In the same year, the United Firefighters Union’s national secretary wrote to then Prime Minister Kevin Rudd:

On behalf of more than 13,000 firefighters and support staff in Australia, I write this open letter to request a review of Australia’s fire risk… As we battle blazes here in Victoria, firefighters are busy rescuing people from floods in Queensland. Without a massive turnaround in policies, aside from the tragic loss of life and property, we will be asking firefighters to put themselves at an unacceptable risk.

Firefighters know that it is better to prevent an emergency than to have to rescue people from it, and we urge state and federal governments to follow scientific advice and keep firefighters and the community safe by halving the country’s greenhouse gas emissions by 2020.

Lessons to be learnt

So what can we learn from listening to firefighters and other emergency services workers about how to be better prepared for future disasters?

Our study’s main aim was to come up with a set of practical changes based on those expert views on how to better integrate climate change adaptation into disaster management programs.

One suggestion was to set up a permanent fund, based on the success of Landcare. Anyone from government or the community might form a group and bid for money to tackle a particular issue, such as replanting local wetlands to reduce the impacts of flooding.

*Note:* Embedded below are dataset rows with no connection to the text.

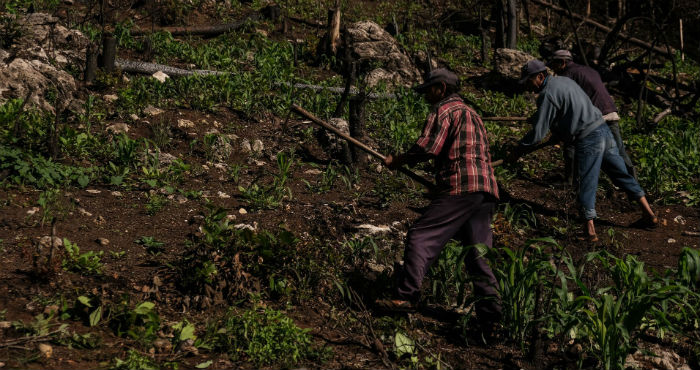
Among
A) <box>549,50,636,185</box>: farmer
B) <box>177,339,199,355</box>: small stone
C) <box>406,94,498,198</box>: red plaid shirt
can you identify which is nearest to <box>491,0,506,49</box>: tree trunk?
<box>549,50,636,185</box>: farmer

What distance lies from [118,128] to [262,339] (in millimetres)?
4225

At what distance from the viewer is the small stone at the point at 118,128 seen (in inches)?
Answer: 278

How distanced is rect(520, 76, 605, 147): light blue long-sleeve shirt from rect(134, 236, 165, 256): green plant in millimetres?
3223

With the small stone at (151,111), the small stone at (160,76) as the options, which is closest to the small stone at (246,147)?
the small stone at (151,111)

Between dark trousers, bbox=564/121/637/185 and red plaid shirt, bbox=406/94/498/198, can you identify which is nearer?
red plaid shirt, bbox=406/94/498/198

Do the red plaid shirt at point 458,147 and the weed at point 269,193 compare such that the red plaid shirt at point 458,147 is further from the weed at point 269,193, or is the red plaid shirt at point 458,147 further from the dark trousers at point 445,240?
the weed at point 269,193

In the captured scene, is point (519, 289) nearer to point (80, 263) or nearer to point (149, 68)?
point (80, 263)

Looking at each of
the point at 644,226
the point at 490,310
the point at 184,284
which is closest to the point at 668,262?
the point at 644,226

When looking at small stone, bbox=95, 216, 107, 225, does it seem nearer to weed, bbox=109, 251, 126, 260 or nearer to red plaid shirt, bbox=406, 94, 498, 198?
weed, bbox=109, 251, 126, 260

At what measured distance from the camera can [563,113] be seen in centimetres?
613

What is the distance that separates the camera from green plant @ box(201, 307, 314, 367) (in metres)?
3.66

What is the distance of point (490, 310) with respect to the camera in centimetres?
427

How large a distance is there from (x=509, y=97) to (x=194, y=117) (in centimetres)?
534

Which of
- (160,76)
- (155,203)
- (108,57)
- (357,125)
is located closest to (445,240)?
(155,203)
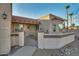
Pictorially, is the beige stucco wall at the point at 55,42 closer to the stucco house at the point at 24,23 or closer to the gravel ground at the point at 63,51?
the gravel ground at the point at 63,51

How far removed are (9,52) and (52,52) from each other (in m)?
1.14

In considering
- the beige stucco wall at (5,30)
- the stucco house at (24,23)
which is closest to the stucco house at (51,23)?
the stucco house at (24,23)

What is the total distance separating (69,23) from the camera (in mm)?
4184

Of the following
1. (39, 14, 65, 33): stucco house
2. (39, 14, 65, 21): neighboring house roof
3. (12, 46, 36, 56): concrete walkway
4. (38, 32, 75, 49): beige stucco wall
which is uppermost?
(39, 14, 65, 21): neighboring house roof

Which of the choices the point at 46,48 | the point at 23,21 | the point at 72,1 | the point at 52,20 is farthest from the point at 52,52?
the point at 72,1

Another proposal was to set aside some local government funding to set up community resilience grants. Residents would be able to apply to their local council to fund projects, such as creating a network of people ready to assist elderly neighbours in times of bushfires or floods. Locals could even vote in town hall meetings on which proposals their council should fund.

Whatever we do, if we want to handle disasters better in the future, our frontline emergency workers have plenty of ideas to offer – if we’re ready to listen to what they say.



6 responses

24 10 2013

With Tony Abbott in power, the Australian people have just taken a backward step in halting climate change. None of our political parties are up to the task of listening to the scientists.
In the last election most Australians thought the economy was the most important issue (result from Vote Compass 1.2million responses). Until the environment is the most important issue to Australians, not the economy then there is little hope for change.

Everything is fine today, that is our illusion. Voltaire

24 10 2013

one political party is different to the rest – the australian greens do base all their policies on current scientific research. perhaps this is why they are so feared by the old political parties.

24 10 2013

Until we stop talking about “Tony Abbott”, “The Greens” or some other “White Horse Riding Savior” nothing will change. Politics and Politicians reflect the people doing the voting (or as Mencken said “democracy is the worship of Jackals by Jackasses”). If there was a deep ground swell of environmental concern then there would be no need to wait for Government to act. The people would have already acted. But at this stage “free shit” provided by bloated governments trumps all. A political party committed to deep environmental change that asked for all shoulders to the wheel, would not get elected….anywhere in the world. We have much further to fall before there will be any meaningful cohesive action on the environment. In the meantime start in your own backyard and wait for others to catch up.

25 10 2013

There is no connection in “fact” between the fires and climate change, the army has even claimed to have started fires there are a number of reasons why the fires started and a number of reasons why they get so big. We need to look closer at our management of the bush and at our fire prevention.
Fires are all about stupidity and the army are running around playing games.

25 10 2013

Bev……… no one is saying Climate Change STARTS FIRES……

What they are saying is that now the climate has changed weather patterns so much, they are worse and harder to fight.

25 10 2013

oh! righto

the weather patterns changed due to decimation of all forests importantly the barrier brigalow and mulga that protects us from the worst the desert throws up, most TV weather reports point to hot winds from the desert, too easy hey?